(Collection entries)
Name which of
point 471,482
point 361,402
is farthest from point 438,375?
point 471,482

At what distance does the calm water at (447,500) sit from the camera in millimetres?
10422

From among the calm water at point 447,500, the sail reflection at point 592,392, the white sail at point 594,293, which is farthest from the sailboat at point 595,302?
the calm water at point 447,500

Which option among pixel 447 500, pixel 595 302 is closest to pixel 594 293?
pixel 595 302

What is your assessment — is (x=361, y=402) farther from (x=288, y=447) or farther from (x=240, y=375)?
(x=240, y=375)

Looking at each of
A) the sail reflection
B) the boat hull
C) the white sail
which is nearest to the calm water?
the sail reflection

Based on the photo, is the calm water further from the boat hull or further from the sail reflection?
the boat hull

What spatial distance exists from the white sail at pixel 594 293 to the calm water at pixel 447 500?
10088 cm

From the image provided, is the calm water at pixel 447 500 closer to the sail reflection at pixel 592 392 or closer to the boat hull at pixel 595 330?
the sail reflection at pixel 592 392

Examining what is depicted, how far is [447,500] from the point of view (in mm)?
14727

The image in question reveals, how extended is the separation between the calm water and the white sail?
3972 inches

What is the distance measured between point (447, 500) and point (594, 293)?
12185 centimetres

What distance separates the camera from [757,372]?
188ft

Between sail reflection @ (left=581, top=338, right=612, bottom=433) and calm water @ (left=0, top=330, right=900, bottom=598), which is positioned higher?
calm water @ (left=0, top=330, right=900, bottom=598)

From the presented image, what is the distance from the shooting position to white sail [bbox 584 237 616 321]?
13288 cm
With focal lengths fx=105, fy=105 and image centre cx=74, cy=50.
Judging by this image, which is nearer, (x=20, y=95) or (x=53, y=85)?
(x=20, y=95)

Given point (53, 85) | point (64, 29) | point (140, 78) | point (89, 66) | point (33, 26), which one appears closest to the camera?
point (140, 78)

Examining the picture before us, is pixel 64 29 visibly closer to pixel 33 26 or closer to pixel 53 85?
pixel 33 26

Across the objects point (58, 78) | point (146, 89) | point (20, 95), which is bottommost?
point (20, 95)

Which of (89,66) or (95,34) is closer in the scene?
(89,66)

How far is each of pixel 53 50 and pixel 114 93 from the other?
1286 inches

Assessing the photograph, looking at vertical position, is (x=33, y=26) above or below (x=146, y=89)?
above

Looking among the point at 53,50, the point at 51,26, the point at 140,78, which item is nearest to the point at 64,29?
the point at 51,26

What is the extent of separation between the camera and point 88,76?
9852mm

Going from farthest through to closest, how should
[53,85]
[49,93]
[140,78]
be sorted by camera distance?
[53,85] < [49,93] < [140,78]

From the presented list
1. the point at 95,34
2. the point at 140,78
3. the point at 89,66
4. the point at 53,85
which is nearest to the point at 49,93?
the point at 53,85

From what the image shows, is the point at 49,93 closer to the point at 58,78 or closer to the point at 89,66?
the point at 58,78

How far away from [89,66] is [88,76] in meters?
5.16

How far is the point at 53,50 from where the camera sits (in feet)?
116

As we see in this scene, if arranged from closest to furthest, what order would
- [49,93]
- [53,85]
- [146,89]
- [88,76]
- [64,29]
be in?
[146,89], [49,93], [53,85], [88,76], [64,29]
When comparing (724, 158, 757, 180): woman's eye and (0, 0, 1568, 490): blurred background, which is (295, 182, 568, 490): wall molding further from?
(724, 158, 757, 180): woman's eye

▶ [Task brief]:
Working from the material above, retype it in its entirety without change.

▶ [Answer in full]:
Name which of
point 471,482
point 361,402
is farthest from point 438,375?
point 471,482

At what distance does the calm water at (447,500) sit from the camera in millimetres?
10422

From among the calm water at point 447,500, the sail reflection at point 592,392, the white sail at point 594,293, which is farthest from the sailboat at point 595,302?
the calm water at point 447,500

Which option among pixel 447 500, pixel 595 302 is closest to pixel 594 293?
pixel 595 302

What is your assessment — is (x=361, y=402) farther from (x=288, y=447) or farther from (x=240, y=375)?
(x=240, y=375)

Looking at each of
A) the sail reflection
B) the boat hull
C) the white sail
which is nearest to the calm water?
the sail reflection

Based on the photo, is the calm water further from the boat hull or further from the sail reflection?
the boat hull

What spatial distance exists from the white sail at pixel 594 293 to the calm water at pixel 447 500?
10088 cm

From the image provided, is the calm water at pixel 447 500 closer to the sail reflection at pixel 592 392 or closer to the boat hull at pixel 595 330?
the sail reflection at pixel 592 392

Examining what is depicted, how far is [447,500] from the point of view (in mm)?
14727

The image in question reveals, how extended is the separation between the calm water and the white sail?
3972 inches

What is the distance measured between point (447, 500) and point (594, 293)?
12185 centimetres

What distance separates the camera from [757,372]?
188ft

Between sail reflection @ (left=581, top=338, right=612, bottom=433) and calm water @ (left=0, top=330, right=900, bottom=598), which is positioned higher?
calm water @ (left=0, top=330, right=900, bottom=598)

From the presented image, what is the distance from the shooting position to white sail [bbox 584 237 616 321]?
13288 cm
With focal lengths fx=105, fy=105 and image centre cx=74, cy=50.
Judging by this image, which is nearer, (x=20, y=95) or (x=53, y=85)?
(x=20, y=95)

Given point (53, 85) | point (64, 29) | point (140, 78) | point (89, 66) | point (33, 26), which one appears closest to the camera?
point (140, 78)

Examining the picture before us, is pixel 64 29 visibly closer to pixel 33 26 or closer to pixel 53 85?
pixel 33 26

Across the objects point (58, 78) | point (146, 89) | point (20, 95), which is bottommost?
point (20, 95)

Which of (89,66) or (95,34) is closer in the scene?
(89,66)

How far is each of pixel 53 50 and pixel 114 93 from the other?
1286 inches

Assessing the photograph, looking at vertical position, is (x=33, y=26) above or below (x=146, y=89)?
above

Looking among the point at 53,50, the point at 51,26, the point at 140,78, which item is nearest to the point at 64,29?
the point at 51,26

What is the extent of separation between the camera and point 88,76?
9852mm

Going from farthest through to closest, how should
[53,85]
[49,93]
[140,78]
be sorted by camera distance?
[53,85] < [49,93] < [140,78]

From the presented list
1. the point at 95,34
2. the point at 140,78
3. the point at 89,66
4. the point at 53,85
which is nearest to the point at 49,93?
the point at 53,85

From what the image shows, is the point at 49,93 closer to the point at 58,78 or closer to the point at 89,66?
the point at 58,78

How far away from [89,66] is [88,76] in meters?
5.16

How far is the point at 53,50 from where the camera sits (in feet)?
116

As we see in this scene, if arranged from closest to furthest, what order would
- [49,93]
- [53,85]
- [146,89]
- [88,76]
- [64,29]
be in?
[146,89], [49,93], [53,85], [88,76], [64,29]
When comparing (724, 158, 757, 180): woman's eye and (0, 0, 1568, 490): blurred background, which is (295, 182, 568, 490): wall molding further from?
(724, 158, 757, 180): woman's eye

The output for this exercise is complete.